[Exercise]
Restate word for word only the lines running from the one with "Resale - Villa - Torrevieia - Torrevieja" to the end of the data, both ends included. Omit any pictures.

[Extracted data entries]

......

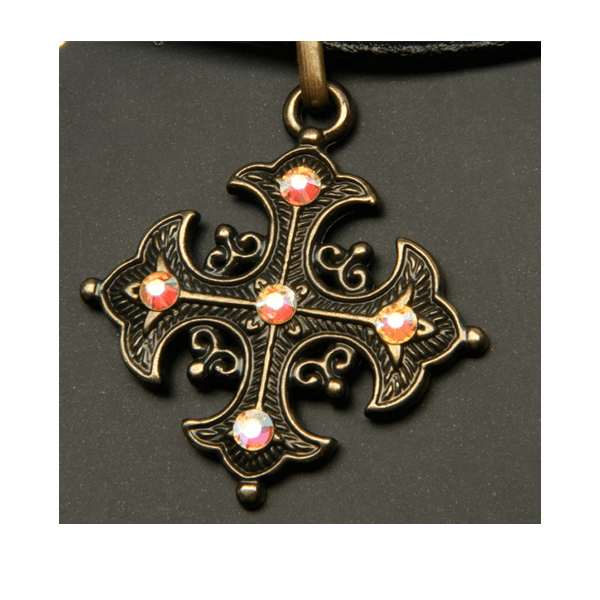 Mini Cross - AB - Image 3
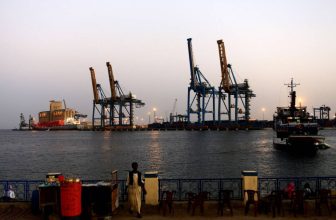 عرض سوداني لروسيا بقاعدة عسكرية بحرية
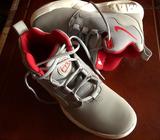 Tennis NikeAir Max, Jordan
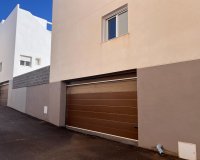 Resale - Villa - Torrevieia - Torrevieja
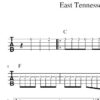 Mandolína – Videobalík 3  (5 fiddle tunes) - Image 4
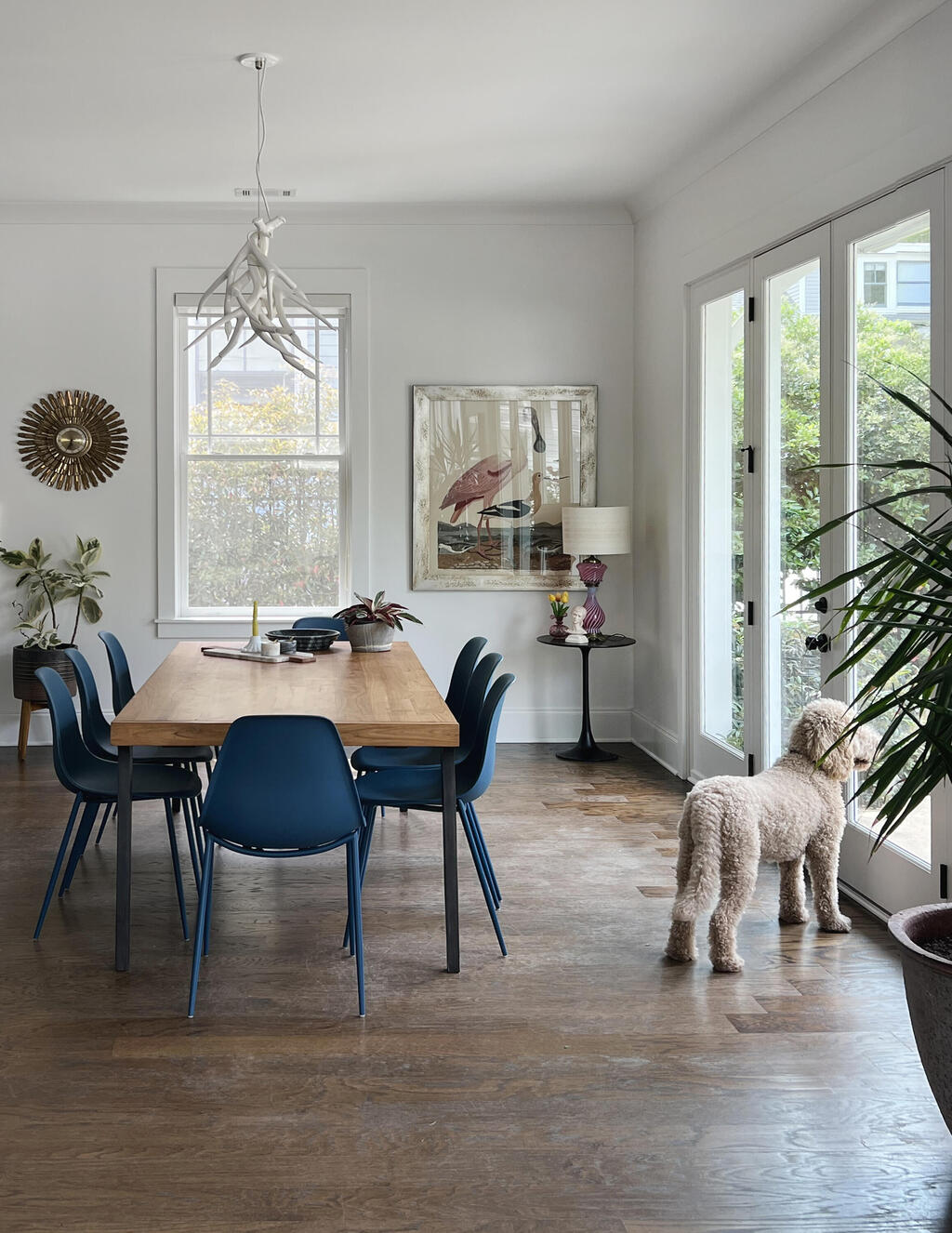 בית פרטי באטלנטה, ארצות הברית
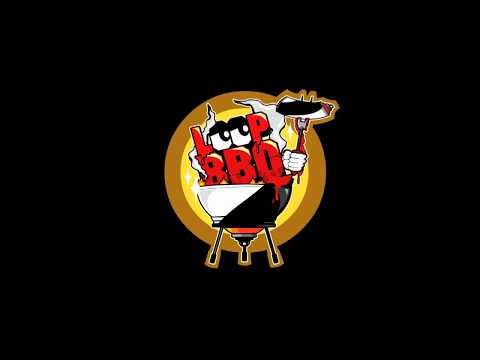 Loop BBQ 2017 Köln by Loopcolors-shop.de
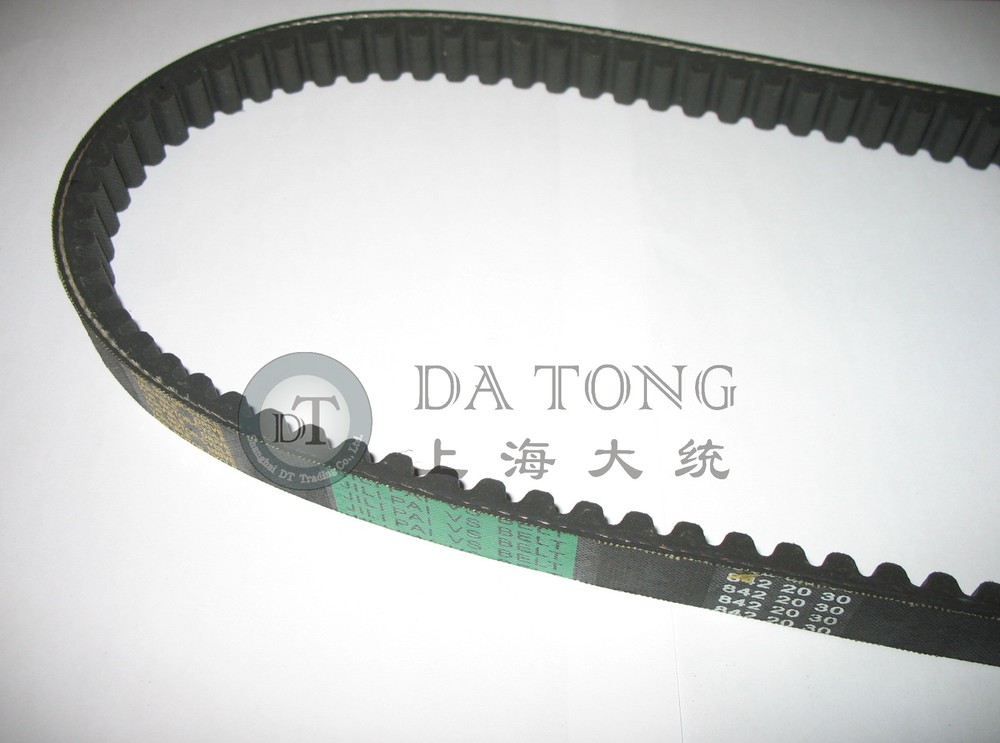 High Quality 842 20 30 Drive Belt For 150cc font b GY6 b font Scooter Yamaha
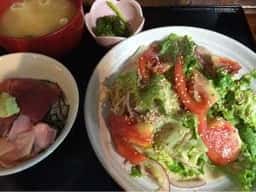 まぐろ屋本家 渋谷店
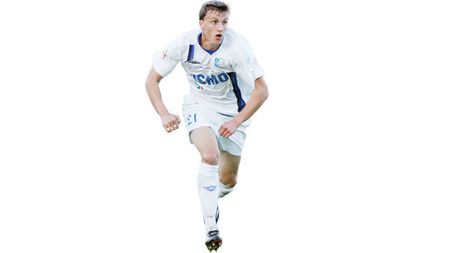 Chiricheș, nerăbdător să îmbrace tricoul Stelei:** "Vreau să joc în Europa League!"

......

[Answer box]
 Resale - Villa - Torrevieia - Torrevieja
 Mandolína – Videobalík 3  (5 fiddle tunes) - Image 4
 בית פרטי באטלנטה, ארצות הברית
 Loop BBQ 2017 Köln by Loopcolors-shop.de
 High Quality 842 20 30 Drive Belt For 150cc font b GY6 b font Scooter Yamaha
 まぐろ屋本家 渋谷店
 Chiricheș, nerăbdător să îmbrace tricoul Stelei:** "Vreau să joc în Europa League!"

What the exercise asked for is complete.